Pink ribbon: Navratilova's cancer recalls local near-death experience
Former Charlottesville-area resident and tennis legend Martina Navratilova, 53, has breast cancer, the New York Times reports. The cancer was discovered in February, and she'll undergo radiation in May.
“I call this my personal 9/11 because I realized my life would never be the same,” she tells the Times.
However, this is not Navratilova's first brush with death, at least according to a 1992 book which tells a harrowing tale from Albemarle County.
In Lady Magic, basketball star Nancy Lieberman alleges that nearly 30 years ago Navratilova dodged a gunshot fired by her then lover, writer Rita Mae Brown, at the house shared by the couple just west of Charlottesville.
Lieberman, now an ESPN/ABC sports commentator, details in the autobiography how she received a hysterical phone call from Navratilova, who was crying out, "Rita Mae shot me. Rita Mae shot me."
As Lieberman relates the tale, it was a spring afternoon in 1981 when Brown became jealous of her younger housemate's budding relationship with Lieberman. Brown allegedly pulled a gun–- a .38 caliber, one of the more powerful class of handguns–- on the then 24-year-old Czechoslovakia-born tennis superstar.
According to Lieberman, Navratilova was attempting to flee from the house they shared in the upscale Flordan subdivision. Navratilova allegedly pushed Brown out of the way and raced to her BMW733i–- conveniently parked in the circular drive with the keys in the ignition.
But as Navratilova attempted to speed away, the engine died. As she got the car moving, an explosion rang out. Lieberman claims that the bullet tore through the passenger-side head rest and shattered the windshield, which sent shards of glass into Navratilova's face.

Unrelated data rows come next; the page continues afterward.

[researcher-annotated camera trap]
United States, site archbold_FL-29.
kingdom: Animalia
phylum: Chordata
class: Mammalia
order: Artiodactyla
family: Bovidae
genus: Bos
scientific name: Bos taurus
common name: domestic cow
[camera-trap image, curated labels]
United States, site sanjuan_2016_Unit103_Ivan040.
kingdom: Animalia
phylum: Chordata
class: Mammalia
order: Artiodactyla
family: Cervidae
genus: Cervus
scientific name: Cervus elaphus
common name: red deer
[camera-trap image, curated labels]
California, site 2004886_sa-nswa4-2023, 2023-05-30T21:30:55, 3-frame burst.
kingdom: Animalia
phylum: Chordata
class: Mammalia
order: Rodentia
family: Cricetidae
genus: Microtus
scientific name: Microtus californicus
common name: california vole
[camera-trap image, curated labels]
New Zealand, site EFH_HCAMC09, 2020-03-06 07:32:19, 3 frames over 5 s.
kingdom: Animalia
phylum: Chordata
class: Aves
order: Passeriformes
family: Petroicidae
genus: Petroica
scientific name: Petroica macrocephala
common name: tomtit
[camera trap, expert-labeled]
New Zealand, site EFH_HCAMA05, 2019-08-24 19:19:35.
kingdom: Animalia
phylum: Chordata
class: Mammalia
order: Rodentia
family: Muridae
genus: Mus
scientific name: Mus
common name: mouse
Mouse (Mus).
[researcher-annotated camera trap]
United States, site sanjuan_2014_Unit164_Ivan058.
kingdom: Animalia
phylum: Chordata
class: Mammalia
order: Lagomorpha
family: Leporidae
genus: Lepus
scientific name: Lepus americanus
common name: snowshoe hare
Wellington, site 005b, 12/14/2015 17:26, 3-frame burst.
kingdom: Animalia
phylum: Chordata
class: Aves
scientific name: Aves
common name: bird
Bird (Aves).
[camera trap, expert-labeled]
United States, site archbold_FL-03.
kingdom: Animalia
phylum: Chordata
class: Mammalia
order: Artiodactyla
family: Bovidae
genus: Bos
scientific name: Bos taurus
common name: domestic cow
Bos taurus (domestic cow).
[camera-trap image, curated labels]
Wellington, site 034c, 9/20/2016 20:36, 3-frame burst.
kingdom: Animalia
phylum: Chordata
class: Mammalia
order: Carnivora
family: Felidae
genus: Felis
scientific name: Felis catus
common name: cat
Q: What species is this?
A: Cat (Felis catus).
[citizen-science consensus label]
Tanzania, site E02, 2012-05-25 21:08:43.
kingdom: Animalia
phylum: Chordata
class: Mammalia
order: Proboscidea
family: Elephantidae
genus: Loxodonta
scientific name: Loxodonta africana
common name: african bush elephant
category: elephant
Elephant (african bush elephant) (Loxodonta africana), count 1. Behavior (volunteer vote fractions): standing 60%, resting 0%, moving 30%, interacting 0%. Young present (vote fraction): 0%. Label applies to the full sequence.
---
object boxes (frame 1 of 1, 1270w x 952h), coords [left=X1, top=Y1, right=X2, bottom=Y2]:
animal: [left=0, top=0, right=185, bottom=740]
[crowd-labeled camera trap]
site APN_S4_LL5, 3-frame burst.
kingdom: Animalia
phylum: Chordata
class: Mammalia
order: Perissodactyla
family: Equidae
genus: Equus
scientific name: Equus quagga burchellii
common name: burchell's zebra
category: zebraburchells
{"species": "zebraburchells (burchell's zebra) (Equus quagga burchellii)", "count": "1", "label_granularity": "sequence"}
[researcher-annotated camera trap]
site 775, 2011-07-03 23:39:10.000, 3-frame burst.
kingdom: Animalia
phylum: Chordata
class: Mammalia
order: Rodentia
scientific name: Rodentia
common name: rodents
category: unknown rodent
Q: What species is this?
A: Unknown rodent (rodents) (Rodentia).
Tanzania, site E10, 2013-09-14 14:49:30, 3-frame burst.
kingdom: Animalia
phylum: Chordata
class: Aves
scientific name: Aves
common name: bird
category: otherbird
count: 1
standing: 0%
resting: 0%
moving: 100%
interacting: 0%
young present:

The eventual 9-time Wimbledon singles champion suffered facial cuts but was otherwise unscathed.
Currently on a publicity tour for her latest book, Cat of the Century, Brown left a phone message with a reporter referring to her own published version of what happened.
In Rita Will: Memoir of a Literary Rabble-Rouser, published in 1997, Brown asserts that the loaded weapon actually belonged to Navratilova, and that on the fateful day, Brown picked it up and told her to get rid of it.
"I often wonder if it was a guilty conscience or if she thought I'd fill her full of holes like Swiss cheese," writes Brown. "She hit me. I hit back."
As the soon-to-be former lovers pummeled each other, Navratilova allegedly screamed for her gun, and Brown refused to hand it over. Navratilova fled to the car.
"I blew out the back window of the BMW," Brown admits. "Rarely have I been that angry. But angry and heartbroken as I was, if I'd wanted to hit her, she'd be six feet under."
Neither the Albemarle County sheriff nor chief of police could recall ever hearing of the incident, and neither written account mentions anything about calling law enforcement.
Today, nearly three decades later, learning of Navratilova's breast cancer, Brown tells a Hook reporter in a voice-mail, "I think she'll pull through. I know she'll pull through."
As for that fateful night, recounting it, says Brown, "will make me so much more fascinating than I really am."